Claim: Let $\{p_{1},p_{2},\cdots,p_{K}\}$ be a probability distribution, that is, $p_{k}\in (0,1)$ and $\sum_\limits{k=1}^{K}p_{k}=1$.
Then the following system of equations has AT MOST finite number of solutions. (The system may not have any solution at all.) $$\begin{cases} p_{1}+p_{2}+\cdots+p_{k}=1=c_{1} \\ p^2_{1}+p^2_{2}+\cdots+p^2_{k}=c_{2} \\ \vdots \\ p_{1}^K+p_{2}^{K}+\cdots+p^{K}_{k}=c_{K} \\ \end{cases} $$ where $c_{1},\cdots,c_{K}$ are constants.

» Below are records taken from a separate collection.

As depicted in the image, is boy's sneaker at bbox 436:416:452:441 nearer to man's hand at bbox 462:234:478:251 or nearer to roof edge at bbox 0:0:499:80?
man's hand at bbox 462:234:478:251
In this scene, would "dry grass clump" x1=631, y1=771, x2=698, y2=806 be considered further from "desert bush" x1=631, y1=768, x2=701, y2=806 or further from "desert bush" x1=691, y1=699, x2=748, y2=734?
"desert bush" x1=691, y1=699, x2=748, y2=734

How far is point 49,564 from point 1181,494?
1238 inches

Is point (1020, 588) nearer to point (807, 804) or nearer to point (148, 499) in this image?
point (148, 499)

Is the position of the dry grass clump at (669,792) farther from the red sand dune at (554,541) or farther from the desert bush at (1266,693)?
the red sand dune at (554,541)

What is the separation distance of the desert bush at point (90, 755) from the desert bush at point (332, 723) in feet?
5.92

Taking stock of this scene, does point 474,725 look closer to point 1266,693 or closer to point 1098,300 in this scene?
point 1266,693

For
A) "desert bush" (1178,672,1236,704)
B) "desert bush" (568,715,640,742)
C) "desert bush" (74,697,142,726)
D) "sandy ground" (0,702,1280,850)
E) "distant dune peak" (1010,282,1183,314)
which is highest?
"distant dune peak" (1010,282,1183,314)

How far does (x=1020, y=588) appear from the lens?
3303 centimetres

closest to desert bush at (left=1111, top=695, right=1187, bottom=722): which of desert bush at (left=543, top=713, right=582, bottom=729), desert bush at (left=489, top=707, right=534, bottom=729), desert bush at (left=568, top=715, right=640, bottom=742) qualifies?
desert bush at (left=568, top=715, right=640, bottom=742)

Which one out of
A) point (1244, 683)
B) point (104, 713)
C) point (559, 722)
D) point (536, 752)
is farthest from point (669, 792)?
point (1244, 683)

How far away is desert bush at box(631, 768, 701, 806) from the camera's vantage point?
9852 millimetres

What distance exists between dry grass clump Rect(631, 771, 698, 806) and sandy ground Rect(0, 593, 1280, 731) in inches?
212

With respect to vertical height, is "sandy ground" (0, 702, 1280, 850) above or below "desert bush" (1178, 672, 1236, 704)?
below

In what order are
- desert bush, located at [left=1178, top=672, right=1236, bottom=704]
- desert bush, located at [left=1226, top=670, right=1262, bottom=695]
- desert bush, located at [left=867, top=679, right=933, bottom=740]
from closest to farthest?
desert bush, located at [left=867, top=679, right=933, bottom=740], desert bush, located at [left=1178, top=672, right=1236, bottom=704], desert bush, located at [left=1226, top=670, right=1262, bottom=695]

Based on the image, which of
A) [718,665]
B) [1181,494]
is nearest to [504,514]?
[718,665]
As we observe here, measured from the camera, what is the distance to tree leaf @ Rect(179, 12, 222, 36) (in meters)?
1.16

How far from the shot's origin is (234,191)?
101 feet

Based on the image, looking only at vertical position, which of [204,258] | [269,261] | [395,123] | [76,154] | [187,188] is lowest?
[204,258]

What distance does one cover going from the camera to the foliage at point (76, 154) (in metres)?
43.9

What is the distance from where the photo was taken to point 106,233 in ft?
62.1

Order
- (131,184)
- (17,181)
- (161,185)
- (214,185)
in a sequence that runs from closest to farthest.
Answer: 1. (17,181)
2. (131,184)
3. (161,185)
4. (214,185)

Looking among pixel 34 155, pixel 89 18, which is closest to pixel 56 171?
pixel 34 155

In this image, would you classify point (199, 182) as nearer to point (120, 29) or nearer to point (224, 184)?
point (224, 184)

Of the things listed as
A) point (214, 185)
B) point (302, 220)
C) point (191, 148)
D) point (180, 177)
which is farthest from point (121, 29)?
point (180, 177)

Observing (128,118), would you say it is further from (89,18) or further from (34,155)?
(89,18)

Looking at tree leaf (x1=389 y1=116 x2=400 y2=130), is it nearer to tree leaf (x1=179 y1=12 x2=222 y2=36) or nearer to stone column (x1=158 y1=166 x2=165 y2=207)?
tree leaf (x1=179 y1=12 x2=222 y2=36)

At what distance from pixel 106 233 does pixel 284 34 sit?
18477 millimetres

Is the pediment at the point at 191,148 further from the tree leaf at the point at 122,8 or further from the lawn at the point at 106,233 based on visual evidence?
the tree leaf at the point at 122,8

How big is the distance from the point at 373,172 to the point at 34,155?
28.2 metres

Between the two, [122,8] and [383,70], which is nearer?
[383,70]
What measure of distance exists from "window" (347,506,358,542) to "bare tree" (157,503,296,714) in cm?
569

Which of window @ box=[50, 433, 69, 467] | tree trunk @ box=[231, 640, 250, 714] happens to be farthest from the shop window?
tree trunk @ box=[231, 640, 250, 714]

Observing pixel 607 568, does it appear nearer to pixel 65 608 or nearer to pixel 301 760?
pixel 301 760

I believe the statement is true, in fact, I believe the number of solutions is upper bounded by K!, but I cannot prove it. Help!
You can recast these equations in terms of the elementary symmetric functions. For example, $(p_1+...+p_k)^2=\sum{p_k^2}+2\sum_{i<j}p_ip_j$ allows you to solve for $e_2(p_1,\dots,p_k)$
The elementary symmetric functions functions give the coefficients of a polynomial whose roots are $p_1,\dots,p_k$. For example $-e_1(p_1,\dots,p_k)$ is the coefficient of $x^{n-1}.$ Now the roots of the polynomial are unique, up to order, so there are at most $k!$ solutions, if all the roots turn out to be distinct.
Of course, some of the roots may not satisfy $0\le p_j \le 1,$ so there may not be any admissible solutions to the original system.